───── Records provided ─────
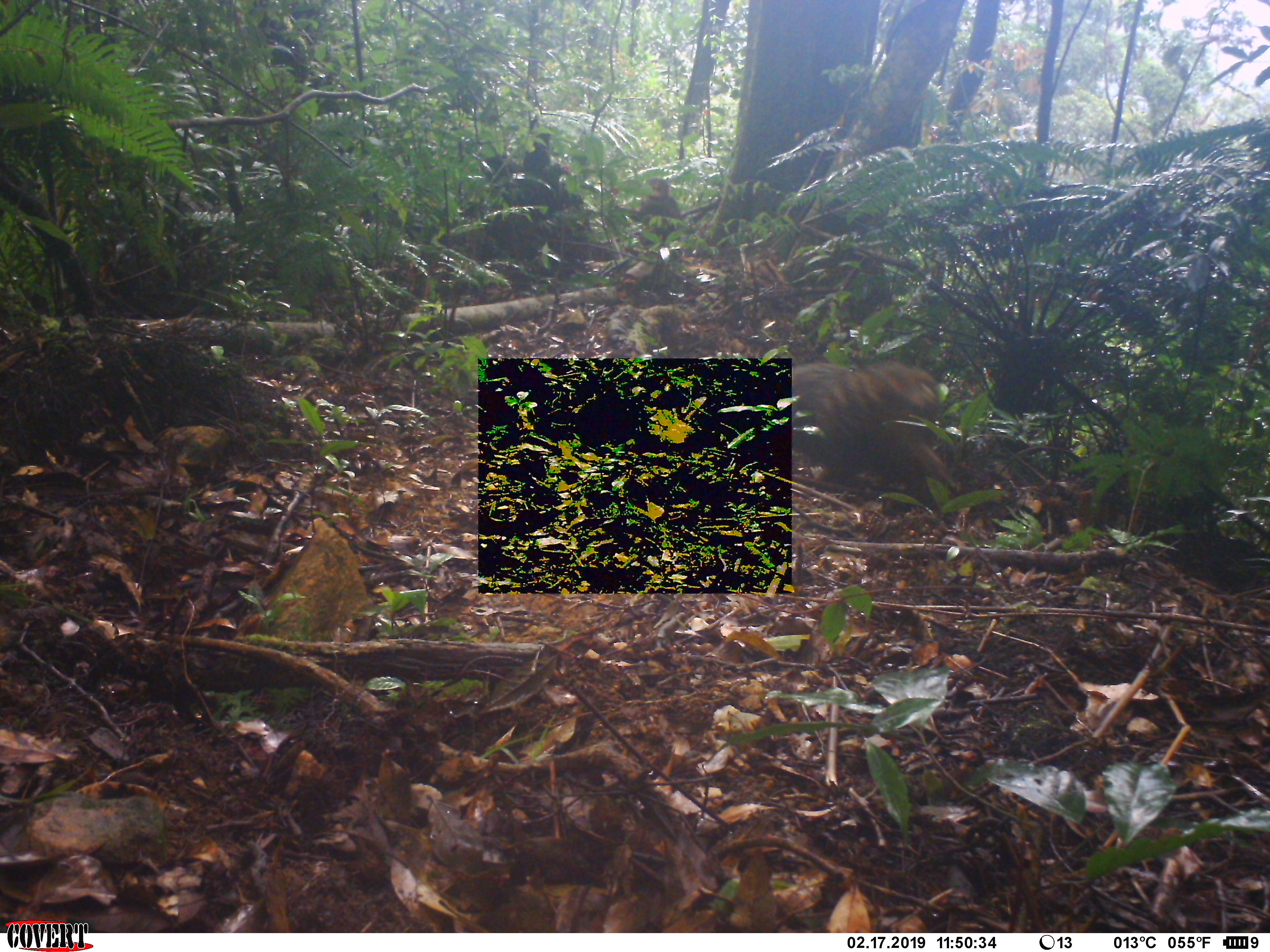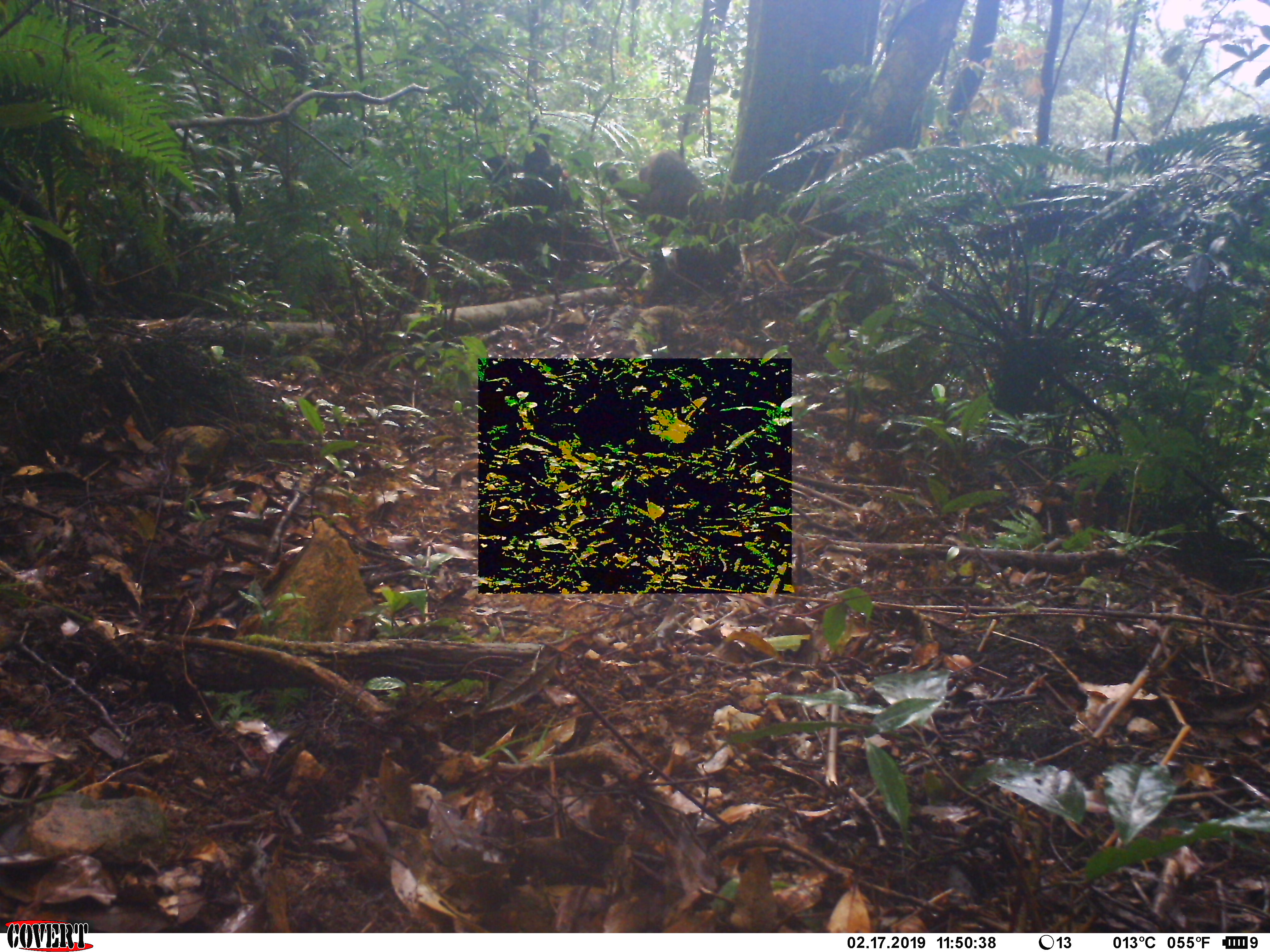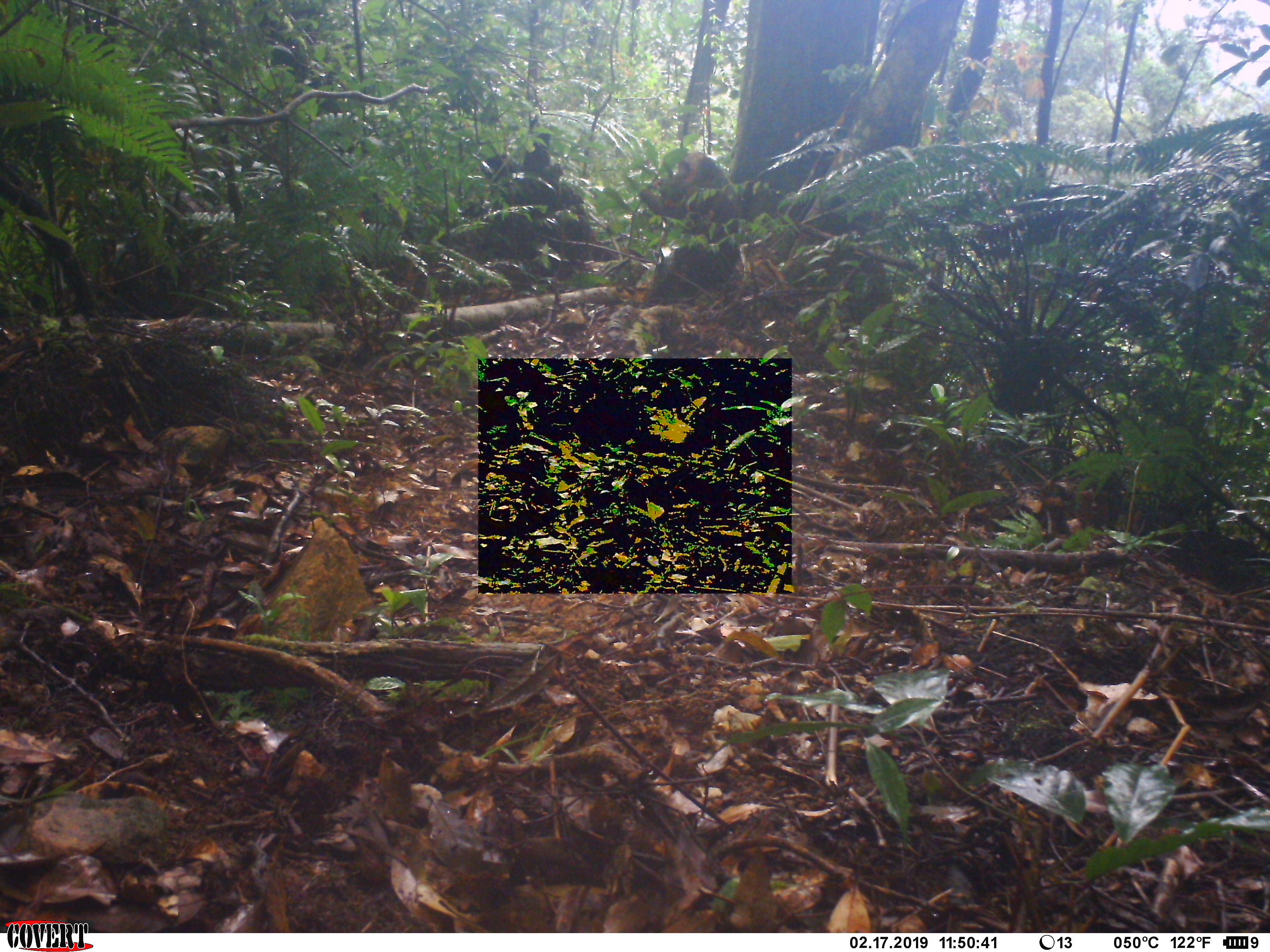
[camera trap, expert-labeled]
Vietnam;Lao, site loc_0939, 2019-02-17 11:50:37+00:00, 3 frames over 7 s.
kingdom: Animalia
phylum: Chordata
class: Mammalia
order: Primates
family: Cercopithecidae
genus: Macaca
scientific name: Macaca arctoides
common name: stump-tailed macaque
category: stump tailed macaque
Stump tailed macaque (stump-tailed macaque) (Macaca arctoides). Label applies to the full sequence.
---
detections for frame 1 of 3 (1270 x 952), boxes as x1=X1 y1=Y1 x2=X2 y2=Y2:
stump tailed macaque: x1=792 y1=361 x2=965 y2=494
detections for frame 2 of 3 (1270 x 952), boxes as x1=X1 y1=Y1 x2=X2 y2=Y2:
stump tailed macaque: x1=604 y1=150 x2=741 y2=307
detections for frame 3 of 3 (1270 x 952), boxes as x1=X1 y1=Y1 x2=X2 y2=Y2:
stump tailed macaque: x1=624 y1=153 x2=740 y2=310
─────
───── Records provided ─────
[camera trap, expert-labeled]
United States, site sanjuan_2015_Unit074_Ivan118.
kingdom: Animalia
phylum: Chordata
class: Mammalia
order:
─────
Copy out each line of the material in which the word "site" turns up.

▸ Expected answer:
Vietnam;Lao, site loc_0939, 2019-02-17 11:50:37+00:00, 3 frames over 7 s.
United States, site sanjuan_2015_Unit074_Ivan118.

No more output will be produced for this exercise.